Each collection was also further processed separately for each network by first finding the intersection between the genes in a given network and the genes annotated to a term in the gene set collection. If the length of this intersection was between 10 and 200 the gene set was retained. After having gone through every term in the collection, we additionally keep track of all genes that are annotated to at least one term in this subset version of the gene set collection.
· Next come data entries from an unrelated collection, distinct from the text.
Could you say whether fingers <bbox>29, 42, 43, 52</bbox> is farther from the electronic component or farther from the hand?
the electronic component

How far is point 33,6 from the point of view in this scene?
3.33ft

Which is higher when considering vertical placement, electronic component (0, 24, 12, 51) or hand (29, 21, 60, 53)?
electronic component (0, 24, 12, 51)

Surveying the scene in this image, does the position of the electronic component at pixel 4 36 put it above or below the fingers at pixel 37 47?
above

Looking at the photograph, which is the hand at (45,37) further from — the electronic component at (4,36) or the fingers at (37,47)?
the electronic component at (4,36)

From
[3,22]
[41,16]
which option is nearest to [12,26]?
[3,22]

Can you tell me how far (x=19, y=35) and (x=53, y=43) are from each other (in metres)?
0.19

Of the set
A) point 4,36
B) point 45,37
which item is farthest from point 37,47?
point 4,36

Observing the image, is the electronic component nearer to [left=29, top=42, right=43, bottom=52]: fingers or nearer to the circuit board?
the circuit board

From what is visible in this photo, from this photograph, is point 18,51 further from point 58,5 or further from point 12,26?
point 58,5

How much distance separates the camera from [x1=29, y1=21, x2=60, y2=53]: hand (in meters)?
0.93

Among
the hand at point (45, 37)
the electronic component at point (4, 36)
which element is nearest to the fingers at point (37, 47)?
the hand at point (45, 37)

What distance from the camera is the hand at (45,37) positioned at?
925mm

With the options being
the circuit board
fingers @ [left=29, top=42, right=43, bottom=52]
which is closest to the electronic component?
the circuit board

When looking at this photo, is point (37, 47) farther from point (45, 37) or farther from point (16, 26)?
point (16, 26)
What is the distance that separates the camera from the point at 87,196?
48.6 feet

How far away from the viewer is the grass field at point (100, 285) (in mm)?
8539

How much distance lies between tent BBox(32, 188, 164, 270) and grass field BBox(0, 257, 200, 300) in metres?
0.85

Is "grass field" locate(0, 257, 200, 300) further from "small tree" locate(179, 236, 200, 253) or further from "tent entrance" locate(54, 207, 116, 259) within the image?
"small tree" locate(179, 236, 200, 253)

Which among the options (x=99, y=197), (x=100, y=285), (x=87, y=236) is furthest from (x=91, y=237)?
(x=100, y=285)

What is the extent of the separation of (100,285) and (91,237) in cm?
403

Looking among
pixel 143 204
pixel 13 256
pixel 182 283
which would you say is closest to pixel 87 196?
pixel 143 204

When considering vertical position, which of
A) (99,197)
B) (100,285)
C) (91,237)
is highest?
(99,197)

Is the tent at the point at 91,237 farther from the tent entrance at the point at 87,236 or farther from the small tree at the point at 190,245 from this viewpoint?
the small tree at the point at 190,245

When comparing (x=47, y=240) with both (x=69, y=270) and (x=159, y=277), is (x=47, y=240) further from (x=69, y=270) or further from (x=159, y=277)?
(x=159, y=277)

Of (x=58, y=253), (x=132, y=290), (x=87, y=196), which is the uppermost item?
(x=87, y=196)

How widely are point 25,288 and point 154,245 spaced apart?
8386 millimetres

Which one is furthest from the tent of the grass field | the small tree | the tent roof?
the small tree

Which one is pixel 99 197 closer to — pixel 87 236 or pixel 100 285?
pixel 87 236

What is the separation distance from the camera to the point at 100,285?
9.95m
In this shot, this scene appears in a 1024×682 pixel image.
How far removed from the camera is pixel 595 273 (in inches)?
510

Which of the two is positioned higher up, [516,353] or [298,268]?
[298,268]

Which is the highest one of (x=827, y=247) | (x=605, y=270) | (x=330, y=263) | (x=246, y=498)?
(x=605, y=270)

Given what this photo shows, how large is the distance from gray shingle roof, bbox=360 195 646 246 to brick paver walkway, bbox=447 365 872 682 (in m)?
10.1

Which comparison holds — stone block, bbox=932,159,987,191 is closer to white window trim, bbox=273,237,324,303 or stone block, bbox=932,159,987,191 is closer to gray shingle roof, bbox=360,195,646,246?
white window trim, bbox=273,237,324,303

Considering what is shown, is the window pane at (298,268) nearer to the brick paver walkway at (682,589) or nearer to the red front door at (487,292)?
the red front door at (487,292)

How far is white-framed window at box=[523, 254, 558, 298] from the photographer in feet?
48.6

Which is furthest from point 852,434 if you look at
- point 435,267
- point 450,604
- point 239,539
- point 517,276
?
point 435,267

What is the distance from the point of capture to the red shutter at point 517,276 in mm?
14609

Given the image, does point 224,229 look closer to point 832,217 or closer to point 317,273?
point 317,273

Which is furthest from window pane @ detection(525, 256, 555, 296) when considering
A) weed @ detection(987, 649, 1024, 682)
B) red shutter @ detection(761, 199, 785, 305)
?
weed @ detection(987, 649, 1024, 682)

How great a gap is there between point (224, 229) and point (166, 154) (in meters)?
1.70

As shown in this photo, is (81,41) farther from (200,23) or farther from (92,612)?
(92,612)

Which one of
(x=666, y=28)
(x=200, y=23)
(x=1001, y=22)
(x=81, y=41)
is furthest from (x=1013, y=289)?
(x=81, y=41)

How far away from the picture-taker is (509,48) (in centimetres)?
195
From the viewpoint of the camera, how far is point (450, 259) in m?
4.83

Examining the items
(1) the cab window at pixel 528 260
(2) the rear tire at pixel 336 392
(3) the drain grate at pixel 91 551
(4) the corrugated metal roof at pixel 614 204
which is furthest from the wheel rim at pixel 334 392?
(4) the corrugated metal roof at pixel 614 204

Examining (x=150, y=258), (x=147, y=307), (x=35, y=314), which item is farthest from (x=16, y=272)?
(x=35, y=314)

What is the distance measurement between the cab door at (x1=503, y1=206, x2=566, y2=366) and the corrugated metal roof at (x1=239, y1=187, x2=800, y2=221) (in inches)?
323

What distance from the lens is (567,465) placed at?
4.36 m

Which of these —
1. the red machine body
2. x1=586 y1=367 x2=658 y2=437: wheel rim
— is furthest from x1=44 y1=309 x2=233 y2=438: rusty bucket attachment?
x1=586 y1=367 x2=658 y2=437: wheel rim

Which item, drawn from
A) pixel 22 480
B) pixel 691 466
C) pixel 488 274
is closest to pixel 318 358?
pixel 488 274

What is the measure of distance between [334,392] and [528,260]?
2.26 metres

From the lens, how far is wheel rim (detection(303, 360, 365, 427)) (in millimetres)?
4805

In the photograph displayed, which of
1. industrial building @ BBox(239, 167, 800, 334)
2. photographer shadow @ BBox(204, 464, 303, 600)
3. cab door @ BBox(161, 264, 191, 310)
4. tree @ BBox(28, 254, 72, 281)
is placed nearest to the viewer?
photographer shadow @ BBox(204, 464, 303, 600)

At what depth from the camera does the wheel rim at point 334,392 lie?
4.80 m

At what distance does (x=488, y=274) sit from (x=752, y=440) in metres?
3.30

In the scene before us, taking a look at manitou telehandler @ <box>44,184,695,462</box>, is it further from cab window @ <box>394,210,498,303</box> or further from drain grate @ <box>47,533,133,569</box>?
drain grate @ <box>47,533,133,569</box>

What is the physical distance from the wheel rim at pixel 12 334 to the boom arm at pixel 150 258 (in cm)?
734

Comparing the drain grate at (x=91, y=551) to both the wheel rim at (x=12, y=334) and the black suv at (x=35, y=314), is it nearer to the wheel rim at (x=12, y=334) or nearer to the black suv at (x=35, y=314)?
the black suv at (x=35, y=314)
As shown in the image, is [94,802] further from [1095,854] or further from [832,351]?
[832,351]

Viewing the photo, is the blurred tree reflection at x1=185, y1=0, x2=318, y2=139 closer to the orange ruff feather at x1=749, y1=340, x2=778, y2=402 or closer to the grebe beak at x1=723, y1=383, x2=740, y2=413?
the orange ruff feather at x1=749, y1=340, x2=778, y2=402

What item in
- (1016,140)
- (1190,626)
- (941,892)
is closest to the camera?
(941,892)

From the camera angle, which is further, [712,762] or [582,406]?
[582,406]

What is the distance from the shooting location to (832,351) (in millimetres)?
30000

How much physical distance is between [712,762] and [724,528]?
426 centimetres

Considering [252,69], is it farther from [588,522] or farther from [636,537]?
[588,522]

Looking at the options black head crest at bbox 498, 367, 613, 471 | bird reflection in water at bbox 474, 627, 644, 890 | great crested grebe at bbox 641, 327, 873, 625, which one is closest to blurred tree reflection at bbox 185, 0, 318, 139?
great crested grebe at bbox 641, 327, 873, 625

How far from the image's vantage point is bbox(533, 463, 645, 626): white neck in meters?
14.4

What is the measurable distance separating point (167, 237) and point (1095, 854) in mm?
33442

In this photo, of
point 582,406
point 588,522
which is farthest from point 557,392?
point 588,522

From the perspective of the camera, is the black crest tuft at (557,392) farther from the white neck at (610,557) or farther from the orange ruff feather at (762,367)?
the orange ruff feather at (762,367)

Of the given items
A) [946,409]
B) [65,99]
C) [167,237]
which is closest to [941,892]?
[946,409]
This set of total genes is used when determining which genes to use as negative examples in the machine learning model.

My Text

Table S2. Information on the gene set collections. The last four columns reflect the fact each gene set collection is slightly different for every network and these values are presented as either a range, a median value, or number of genes in a union.

Determing Postitive and Negative Samples

PyGenePlexus uses a supervised machine learning model for predicting the association of all the genes in the network to the user supplied gene set. To build the classification boundary the model requires both positive and negative training examples. The positive set of genes is any gene from the user-supplied gene list that is able to be converted to an Entrez ID and found in the chosen network. The user can then choose if they want to define genes in the negative class based on one of two gene set collections, biological processes from the [GO] or diseases from [DisGeNet], based on whether the input genes better represent a cellular process/pathway or a disease. GenePlexus then automatically selects the genes in the negative class by:

  1. Consider the total pool of possible negative genes to be any gene that has an annotation to at least one of the terms in the selected gene set collection

  2. Remove genes that are in the positive class.

  3. For every term in a gene set collection, we perform a one-sided Fisher’s exact test between the genes in the positive class and the genes annotated to the given term. If the p-value of the test is less than 0.05, all genes from the given term are also removed from the pool of possible negative genes.

  4. The remaining genes in the pool of possible negative genes are used in the negative class. Note that most genes in the network are not contained in the positive class or negative class and are considered as part of the unlabeled class.